If the school uses fair banding, it is possible that the people who live closer were competing for places in a different band. I am sure it varies, but in DS's school the top band has the bigest 'catchment' and Band 3 has the smallest because apparantly a higher proportion of the priority criteria applicants (statemented, SEN. looked after) tend to be in Band 3. The Band 3 catchment is about half that of Band 1. So you need to ask what band your dd was put in and the respective distances for bands.
Fingers crossed that you get something sorted out very soon.
I wonder if it's just a particularly high scoring year or a general trend that scores are going up year by year...?
A general trend I think. The more people that compete for a place the more people tutor and prepare for the tests in a panic that their bright child might not get in otherwise. There are more applicants this year than last year and more competition for places. This drives up the overall marks. As does more people applying from further away who find local options limited eg by shrinking catchments at their own schools. As does people applying from private schools who see a chance for a good school with no fees.
zebra - the people who answer the phones at the council aren't always admissions staff. You might be better off emailing and asking which category your child was placed in and the furthest distance offered for that category. That way you can see for yourself if a mistake looks likely
There are lots of reasons why a child living further away might genuinely beat you to a place eg sibling, statement, adopted from care. Unless you ask the council direct (and an email bypasses the front desk people) you won't know for certain.
Oh and our back up plan of a Bucks grammar, ds having passed the 11+ there? No. Just checked the allocation distances and for the first time ever, our "safe" choice, which has always had spare places (even allocating places as far afield as Manchester!) didn't have enough places for everyone, so we would have missed out on distance. Like you steppemum we are feeling immensely relieved this morning but also very puzzled by the outcomes.

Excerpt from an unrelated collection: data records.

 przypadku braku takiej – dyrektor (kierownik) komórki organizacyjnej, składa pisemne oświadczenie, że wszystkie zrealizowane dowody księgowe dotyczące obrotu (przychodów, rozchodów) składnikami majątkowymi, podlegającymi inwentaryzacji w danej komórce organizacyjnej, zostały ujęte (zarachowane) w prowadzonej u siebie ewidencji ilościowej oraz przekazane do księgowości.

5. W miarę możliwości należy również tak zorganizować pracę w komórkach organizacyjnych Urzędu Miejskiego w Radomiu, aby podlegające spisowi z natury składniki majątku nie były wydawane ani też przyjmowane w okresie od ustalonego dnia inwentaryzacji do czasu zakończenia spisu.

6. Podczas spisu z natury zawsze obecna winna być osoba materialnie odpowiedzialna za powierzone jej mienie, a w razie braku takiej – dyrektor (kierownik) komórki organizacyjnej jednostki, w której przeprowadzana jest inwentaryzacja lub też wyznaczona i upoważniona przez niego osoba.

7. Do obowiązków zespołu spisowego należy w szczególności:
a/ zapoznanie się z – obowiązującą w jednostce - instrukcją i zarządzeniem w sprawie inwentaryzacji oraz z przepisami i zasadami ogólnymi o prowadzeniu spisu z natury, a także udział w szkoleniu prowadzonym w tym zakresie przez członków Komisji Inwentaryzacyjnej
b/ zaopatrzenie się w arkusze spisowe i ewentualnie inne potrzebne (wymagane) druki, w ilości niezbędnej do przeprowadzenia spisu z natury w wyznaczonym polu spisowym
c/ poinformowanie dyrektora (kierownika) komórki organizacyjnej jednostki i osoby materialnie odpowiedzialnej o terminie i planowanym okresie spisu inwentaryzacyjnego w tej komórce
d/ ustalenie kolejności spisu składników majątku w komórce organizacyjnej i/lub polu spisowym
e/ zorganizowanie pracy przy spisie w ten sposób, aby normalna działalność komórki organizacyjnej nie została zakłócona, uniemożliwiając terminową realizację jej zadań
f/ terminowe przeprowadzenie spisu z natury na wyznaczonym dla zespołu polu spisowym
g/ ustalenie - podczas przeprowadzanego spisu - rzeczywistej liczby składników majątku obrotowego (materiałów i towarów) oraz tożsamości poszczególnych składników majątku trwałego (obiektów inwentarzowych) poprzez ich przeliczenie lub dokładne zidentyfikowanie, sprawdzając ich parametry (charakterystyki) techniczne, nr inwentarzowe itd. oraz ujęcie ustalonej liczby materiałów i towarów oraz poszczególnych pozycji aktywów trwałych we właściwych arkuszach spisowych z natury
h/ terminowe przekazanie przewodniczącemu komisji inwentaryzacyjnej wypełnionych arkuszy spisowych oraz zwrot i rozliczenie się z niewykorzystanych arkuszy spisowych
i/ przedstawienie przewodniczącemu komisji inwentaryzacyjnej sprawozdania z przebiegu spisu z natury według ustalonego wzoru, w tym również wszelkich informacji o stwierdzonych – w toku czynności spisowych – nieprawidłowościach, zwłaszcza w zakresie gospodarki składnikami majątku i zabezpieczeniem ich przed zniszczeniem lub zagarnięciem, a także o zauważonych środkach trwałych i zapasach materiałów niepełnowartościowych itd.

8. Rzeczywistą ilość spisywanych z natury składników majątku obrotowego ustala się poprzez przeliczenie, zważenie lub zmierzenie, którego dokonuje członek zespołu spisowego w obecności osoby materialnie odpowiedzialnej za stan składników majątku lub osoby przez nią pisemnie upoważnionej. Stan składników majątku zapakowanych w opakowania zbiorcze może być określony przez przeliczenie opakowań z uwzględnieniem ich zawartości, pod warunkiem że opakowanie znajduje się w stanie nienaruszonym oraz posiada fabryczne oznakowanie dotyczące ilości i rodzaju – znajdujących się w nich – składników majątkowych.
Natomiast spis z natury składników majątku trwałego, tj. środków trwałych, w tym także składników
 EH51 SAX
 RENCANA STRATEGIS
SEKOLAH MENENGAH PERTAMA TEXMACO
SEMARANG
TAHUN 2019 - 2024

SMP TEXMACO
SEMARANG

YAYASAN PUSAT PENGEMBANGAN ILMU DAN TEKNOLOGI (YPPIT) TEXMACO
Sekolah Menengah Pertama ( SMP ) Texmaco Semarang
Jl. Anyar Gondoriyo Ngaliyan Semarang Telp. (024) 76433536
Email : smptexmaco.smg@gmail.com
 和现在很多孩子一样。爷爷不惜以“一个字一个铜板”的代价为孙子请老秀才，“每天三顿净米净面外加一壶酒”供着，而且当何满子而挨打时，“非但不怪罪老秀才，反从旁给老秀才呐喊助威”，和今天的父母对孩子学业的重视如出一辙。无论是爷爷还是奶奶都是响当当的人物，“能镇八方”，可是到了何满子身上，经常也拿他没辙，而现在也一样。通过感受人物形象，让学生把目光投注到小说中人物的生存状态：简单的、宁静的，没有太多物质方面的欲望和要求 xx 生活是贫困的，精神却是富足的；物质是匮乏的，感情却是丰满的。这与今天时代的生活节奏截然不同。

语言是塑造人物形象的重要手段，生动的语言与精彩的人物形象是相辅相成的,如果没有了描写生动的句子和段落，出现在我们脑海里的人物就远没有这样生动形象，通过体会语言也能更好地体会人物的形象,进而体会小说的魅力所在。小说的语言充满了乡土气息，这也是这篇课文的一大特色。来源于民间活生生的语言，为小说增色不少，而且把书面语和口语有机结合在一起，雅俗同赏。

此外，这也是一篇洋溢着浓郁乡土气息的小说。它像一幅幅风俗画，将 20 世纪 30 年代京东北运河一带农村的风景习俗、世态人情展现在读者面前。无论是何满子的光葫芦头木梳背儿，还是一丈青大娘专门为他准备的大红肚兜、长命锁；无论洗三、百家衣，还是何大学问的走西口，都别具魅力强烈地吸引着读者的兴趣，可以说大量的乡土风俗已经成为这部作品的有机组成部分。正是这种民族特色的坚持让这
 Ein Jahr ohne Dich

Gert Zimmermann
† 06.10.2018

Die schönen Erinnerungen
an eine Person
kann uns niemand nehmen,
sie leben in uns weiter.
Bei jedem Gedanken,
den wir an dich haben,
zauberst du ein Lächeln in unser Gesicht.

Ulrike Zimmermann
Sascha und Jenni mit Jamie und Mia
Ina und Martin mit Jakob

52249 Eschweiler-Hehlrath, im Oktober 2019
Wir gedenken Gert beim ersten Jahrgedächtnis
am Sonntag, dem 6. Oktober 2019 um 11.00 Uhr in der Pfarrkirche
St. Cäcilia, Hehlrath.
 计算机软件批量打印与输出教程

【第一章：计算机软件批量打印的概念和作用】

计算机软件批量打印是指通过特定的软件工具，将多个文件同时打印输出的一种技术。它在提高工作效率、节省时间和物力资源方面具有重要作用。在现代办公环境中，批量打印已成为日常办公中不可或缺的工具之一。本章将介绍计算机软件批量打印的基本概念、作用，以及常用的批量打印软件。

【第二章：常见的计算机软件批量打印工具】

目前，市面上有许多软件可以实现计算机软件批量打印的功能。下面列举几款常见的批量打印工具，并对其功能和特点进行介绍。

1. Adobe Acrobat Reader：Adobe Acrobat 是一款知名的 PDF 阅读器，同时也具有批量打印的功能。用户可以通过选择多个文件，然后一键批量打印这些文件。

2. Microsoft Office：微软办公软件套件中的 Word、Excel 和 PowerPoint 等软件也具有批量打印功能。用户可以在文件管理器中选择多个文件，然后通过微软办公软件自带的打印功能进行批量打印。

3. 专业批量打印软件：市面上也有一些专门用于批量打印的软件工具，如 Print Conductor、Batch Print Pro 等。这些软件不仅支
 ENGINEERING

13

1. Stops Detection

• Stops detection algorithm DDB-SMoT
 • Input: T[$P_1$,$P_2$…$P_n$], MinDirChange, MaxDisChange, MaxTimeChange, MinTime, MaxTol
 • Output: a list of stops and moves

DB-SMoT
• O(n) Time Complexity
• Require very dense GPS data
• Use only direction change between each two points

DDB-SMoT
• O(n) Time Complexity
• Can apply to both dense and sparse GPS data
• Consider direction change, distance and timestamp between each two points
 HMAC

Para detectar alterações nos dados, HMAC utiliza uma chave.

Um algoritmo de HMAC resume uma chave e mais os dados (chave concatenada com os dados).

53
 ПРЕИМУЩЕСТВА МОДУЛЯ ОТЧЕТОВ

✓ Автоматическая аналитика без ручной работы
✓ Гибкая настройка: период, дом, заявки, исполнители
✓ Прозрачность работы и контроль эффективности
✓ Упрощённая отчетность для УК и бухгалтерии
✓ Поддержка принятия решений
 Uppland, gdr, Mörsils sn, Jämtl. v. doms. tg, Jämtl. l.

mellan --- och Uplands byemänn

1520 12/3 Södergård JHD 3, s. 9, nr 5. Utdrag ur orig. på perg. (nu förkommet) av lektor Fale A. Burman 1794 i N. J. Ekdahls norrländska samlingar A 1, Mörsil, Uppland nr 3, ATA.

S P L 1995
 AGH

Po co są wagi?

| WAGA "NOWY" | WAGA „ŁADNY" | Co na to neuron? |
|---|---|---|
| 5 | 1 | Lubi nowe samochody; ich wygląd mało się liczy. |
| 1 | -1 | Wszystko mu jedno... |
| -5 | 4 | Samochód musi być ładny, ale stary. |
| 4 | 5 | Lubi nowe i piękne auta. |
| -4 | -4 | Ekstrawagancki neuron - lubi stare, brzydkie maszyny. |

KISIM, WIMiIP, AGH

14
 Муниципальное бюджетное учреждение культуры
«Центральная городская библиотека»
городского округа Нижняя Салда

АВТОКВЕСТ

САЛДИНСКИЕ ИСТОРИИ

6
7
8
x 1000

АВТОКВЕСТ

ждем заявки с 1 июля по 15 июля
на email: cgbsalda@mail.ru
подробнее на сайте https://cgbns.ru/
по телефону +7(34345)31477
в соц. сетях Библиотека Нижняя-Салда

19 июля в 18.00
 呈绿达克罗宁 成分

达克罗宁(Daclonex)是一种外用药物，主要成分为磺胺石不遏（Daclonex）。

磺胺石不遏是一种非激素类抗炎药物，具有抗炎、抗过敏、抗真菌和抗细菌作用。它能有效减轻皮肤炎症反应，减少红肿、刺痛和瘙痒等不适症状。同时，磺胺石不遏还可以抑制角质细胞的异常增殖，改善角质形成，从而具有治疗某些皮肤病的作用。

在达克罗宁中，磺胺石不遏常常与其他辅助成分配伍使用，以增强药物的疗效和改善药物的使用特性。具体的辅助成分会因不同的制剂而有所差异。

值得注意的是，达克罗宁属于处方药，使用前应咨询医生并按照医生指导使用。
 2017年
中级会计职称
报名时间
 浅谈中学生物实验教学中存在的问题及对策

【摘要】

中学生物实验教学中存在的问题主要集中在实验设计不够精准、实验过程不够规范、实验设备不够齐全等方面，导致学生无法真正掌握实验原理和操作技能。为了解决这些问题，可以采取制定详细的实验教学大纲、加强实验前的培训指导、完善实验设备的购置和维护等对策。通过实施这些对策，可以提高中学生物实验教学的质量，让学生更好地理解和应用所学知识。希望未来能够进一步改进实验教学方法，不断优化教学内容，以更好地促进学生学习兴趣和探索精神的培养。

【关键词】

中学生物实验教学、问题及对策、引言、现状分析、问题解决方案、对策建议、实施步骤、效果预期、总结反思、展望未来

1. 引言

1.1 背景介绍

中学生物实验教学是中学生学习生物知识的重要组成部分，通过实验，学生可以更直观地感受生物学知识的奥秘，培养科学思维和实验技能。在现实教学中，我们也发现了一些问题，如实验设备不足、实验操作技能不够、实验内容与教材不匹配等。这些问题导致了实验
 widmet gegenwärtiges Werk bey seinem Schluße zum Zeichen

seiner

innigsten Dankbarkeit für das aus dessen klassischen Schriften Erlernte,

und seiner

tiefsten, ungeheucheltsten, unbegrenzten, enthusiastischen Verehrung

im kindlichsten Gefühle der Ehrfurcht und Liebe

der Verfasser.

I wonder if it's just a particularly high scoring year or a general trend that scores are going up year by year...?
zebra I wish you all the best with the waiting list and/or appeal. I think that if your chosen school has previously accommodated extra pupils then you can use that as a factor in the appeal, so definitely try and find out what has happened in previous years.
steppemum it seems to have happened everywhere I know of. In Herts the cut off seems to have jumped massively, and there will be some very disappointed children this morning who got scores that would have easily got in any other year.
So sorry hear that zebra Your poor dd
Apologies if I've missed this, but can you phone the schools direct to find out about waiting lists if your council aren't helping?
Wow, that's nerve-racking stuff steppemum. But he's in and that's all that matters.
How do you know the pass mark is 216? Doesn't it vary from year to year?
It looks like all the cut-offs are higher this year.